Aux termes de l’article R. 412-1 du même code : « La requête doit, à peine d’irrecevabilité, être accompagnée, sauf impossibilité justifiée, de la décision attaquée ou, dans le cas mentionné à l’article R. 421-2, de la pièce justifiant de la date de dépôt de la réclamation. » Aux termes de l’article R. 421-1 de ce code : « La juridiction ne peut être saisie que par voie de recours formé contre une décision, et ce, dans les deux mois à partir de la notification ou de la publication de la décision attaquée. / Lorsque la requête tend au paiement d'une somme d'argent, elle n'est recevable qu'après l'intervention de la décision prise par l'administration sur une demande préalablement formée devant elle. / (…). »

Aux termes de l’article R. 612-1 du même code : « Lorsque des conclusions sont entachées d’une irrecevabilité susceptible d’être couverte après l’expiration du délai de recours, la juridiction ne peut les rejeter en relevant d’office cette irrecevabilité qu’après avoir invité leur auteur à les régulariser. (…) »
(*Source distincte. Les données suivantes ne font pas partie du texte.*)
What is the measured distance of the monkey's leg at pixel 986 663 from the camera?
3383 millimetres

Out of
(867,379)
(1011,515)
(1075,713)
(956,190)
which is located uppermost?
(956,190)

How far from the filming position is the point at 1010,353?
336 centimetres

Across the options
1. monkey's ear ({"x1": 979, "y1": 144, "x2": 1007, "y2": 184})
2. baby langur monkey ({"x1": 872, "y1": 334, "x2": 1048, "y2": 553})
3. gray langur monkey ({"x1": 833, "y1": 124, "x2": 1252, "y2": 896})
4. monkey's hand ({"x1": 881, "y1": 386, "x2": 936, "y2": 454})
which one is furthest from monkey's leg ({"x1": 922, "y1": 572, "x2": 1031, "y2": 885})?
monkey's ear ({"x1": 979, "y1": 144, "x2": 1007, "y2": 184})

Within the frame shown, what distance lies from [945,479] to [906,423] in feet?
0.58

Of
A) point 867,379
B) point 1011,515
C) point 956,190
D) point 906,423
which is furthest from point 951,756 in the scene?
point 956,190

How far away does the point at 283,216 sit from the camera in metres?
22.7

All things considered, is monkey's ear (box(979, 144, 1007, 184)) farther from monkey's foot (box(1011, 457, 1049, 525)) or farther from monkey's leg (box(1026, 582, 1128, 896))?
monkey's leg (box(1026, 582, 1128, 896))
Aux termes de l’article R. 611-8-3 du code de justice administrative : « La juridiction peut proposer aux personnes physiques et morales de droit privé non représentées par un avocat, autres que les organismes de droit privé chargés de la gestion permanente d'un service public, d'utiliser le téléservice mentionné à l'article R. 414-2. (…) La juridiction peut leur adresser par cette application et pour cette instance, toutes les communications et notifications prévues par le présent livre (…) ». Aux termes de l’article R. 611-8-6 du même code : « Les parties sont réputées avoir reçu la communication ou la notification à la date de première consultation du document qui leur a été adressé par voie électronique, certifiée par l'accusé de réception délivré par l'application informatique, ou, à défaut de consultation dans un délai de deux jours ouvrés à compter de la date de mise à disposition du document dans l'application, à l'issue de ce délai. Sauf demande contraire de leur part, les parties sont alertées de toute nouvelle communication ou notification par un message électronique envoyé à l'adresse choisie par elles (…) ».

M. A... demande au tribunal l’annulation de la décision rejetant implicitement sa demande de réexamen du montant de son CIA pour l’année 2023 ainsi que la condamnation de l’Etat à lui verser la somme de 1 005 euros en réparation du préjudice qu’il estime avoir subi. En dépit de la demande de régularisation adressée le 22 mai 2025 par le biais de l’application « Télérecours citoyens », et réputée avoir été notifiée deux jours ouvrés plus tard en application de l’article R. 611-8-6 du code précité, M. A..., n’a pas, à l’expiration du délai de quinze jours qui lui était imparti, produit la preuve de réception du recours gracieux qui aurait faire naître la décision implicite de rejet attaquée ni justifié de l’impossibilité de la produire et la preuve de réception de sa réclamation préalable indemnitaire, ni davantage justifié de l’impossibilité de la produire. Dès lors, cette requête, qui n’a pas été régularisée, est entachée d’irrecevabilités manifestes et doit être rejetée.


O R D O N N E :


Article 1er : La requête de M. A... est rejetée.



Article 2 : La présente ordonnance sera notifiée à M. B... A....


Fait à Nantes, le 16 octobre 2025.

La présidente,





P. PICQUET

La République mande et ordonne au ministre de la transition écologique, de la biodiversité et des négociations internationales sur le climat et la nature en ce qui le concerne ou à tous commissaires de justice à ce requis en ce qui concerne les voies de droit commun contre les parties privées, de pourvoir à l’exécution de la présente décision.